Prompt ablation reveals that including the full domain definition and explicit step-by-step state verification instructions are essential for maximal accuracy. Self-consistency (majority voting over multiple critiques) further narrows the gap between intrinsic self-critique and oracle-verified iterative planning.

Figure 4: Accuracy, recall, and precision of the self-critique process through multiple refinement steps, highlighting robust recall but room for reducing false positives.

Error Analysis, Limitations, and Ablations

A recurring pattern in error analysis is the prevalence of false positives in the self-critique judgments, with the majority of ablation-induced degradations stemming from omission of domain definitions or explicit verification steps. Prompt temperature modulates the diversity/variance of model proposals, but a low value is preferred for reliability in both plan generation and critique.

Broader benchmarking (AutoPlanBench, additional foundation models) confirms the method’s generality, but also highlights that larger models (e.g., Gemini 1.5 Pro, Claude 3.5 Sonnet) exhibit more effective self-improvement than smaller open models (Gemma 2-27B).

Theoretical and Practical Implications

The findings contradict prior negative results on the self-verification and self-correction capabilities of LLMs in planning [valmeekam2023largelanguagemodelsreally, huang2024largelanguagemodelsselfcorrect], demonstrating that with sufficient prompt engineering and in-context iterative feedback, substantial intrinsic plan refinement is possible. The absence of reliance on external verifiers makes this approach applicable in settings where ground-truth oracles are impractical.

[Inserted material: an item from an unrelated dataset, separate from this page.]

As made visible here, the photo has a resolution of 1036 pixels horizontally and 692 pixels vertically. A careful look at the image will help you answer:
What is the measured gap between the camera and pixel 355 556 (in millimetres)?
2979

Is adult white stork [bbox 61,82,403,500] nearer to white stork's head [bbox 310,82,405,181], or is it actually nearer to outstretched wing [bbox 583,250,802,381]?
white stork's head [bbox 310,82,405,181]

Practically, the results point toward planning agents that can self-correct using only their own generative and evaluative faculties, promising particular utility in open-world natural language planning, where symbolic validators are inapplicable. Theoretically, they highlight the latent ability of sufficiently capable LLMs to learn constraint satisfaction and stepwise error localization in context, reinforcing the hypothesis that planning proficiency in LLMs is a function of scaling, prompt granularity, and iterative feedback.

Future Directions in LLM Planning

Several open directions are implied. Integrating more advanced search schemes (e.g., Monte-Carlo Tree Search, Chain-of-Thought with iterative refinement [wei2022chain, yao2023tree, madaan2023selfrefine]), further increasing shot count or context length, and hybridizing with RL-style self-play or debate [du2023improving] could yield further performance gains. Moreover, closing the gap with classic planners in more complex domains remains an outstanding challenge.

Figure 5: Evaluation of performance scaling with open-source Gemma 2-27B across planning domains.

Figure 6: Comparison of planning performance on Mini-grid with varying context length and shot count, indicating robustness of the self-critique method at large scale.

Figure 7: Longitudinal analysis of self-critique accuracy and recall over 11 improvement steps.

Conclusion

This work rigorously demonstrates that intrinsic, purely in-context self-critique can robustly and substantially enhance the symbolic planning performance of state-of-the-art LLMs, achieving or surpassing previously unattainable accuracy levels on multiple benchmarks without any external feedback. The protocol generalizes to several domains and model classes and invites numerous extensions at the intersection of symbolic reasoning, prompt design, and scalable neural AI planning.